Maldives poll panel cancels election

Male, Sep 27 (IANS) Embattled Maldives Elections Commission late Friday canceled the second round of voting for the presidential election, setting the stage for politically turbulent times for the Indian Ocean group of islands.

The commission made the announcement after having a last minute meeting to decide whether they could go ahead with the election, which was scheduled to be held Saturday, Xinhua reported.

The Maldives Supreme Court Monday indefinitely postponed the second round runoff sparking protests across the capital city of Male.

The date for the runoff would be announced later, the commission added in a press notice.

The announcement said it was the commission's legal obligation to ensure peaceful elections where the people can exercise their right to vote without violence or unrest.

"However, the current atmosphere in the country is not conducive for a peaceful polls," the commission noted.

It also pointed out that the Supreme Court had ordered the security forces to arrest anyone attempting to defy the court's injunction delaying the runoff until it rules on the case filed by presidential candidate Gasim Ibrahim of the Jumhoory Party (JP).

The Maldives capital was tense Friday evening as thousands of people supportive of former president Mohamad Nasheed, who was controversially ousted from power in 2012, gathered before the country's Supreme Court demanding that postponed presidential elections be held as scheduled Saturday.

Considered to be Maldives' richest man, Gasim came third by a whisker, polling just some 3000 votes less than former autocratic president Abdul Gayoom's half-brother, Abdulla Yamin, who grabbed 25.35 percent of the votes.

Yamin and Nasheed were scheduled to contest Saturday's second round runoff.

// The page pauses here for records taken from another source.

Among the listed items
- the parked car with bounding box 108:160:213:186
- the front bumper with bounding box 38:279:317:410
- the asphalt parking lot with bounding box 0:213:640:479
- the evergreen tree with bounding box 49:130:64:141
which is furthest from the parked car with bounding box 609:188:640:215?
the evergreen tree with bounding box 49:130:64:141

Nearly two thousand supporters together with ousted president Mohammad Nasheed filled the street leading to the Supreme Court but was stopped metres from their destination by about 150 riot police and army.

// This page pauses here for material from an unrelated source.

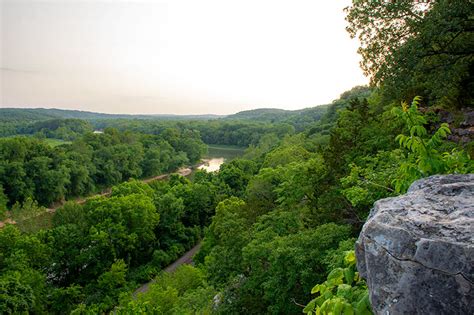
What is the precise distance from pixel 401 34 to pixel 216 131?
126 meters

Nasheed, the first democratically elected president in the Indian Ocean group of islands, obtained 45.45 percent of the votes to win the first round of voting.

However, he failed to get a crucial 50 percent mandate that would have negated the need for a second round.

Nasheed's party has pledged continuous protests till a date for the elections is announced and has insisted the first round of voting was free and fair.

Meanwhile, the Commonwealth, the US, the European Union, the UN, India and Australia have called for the swift resumption of polls and have warned of an outbreak of violence if delays continue.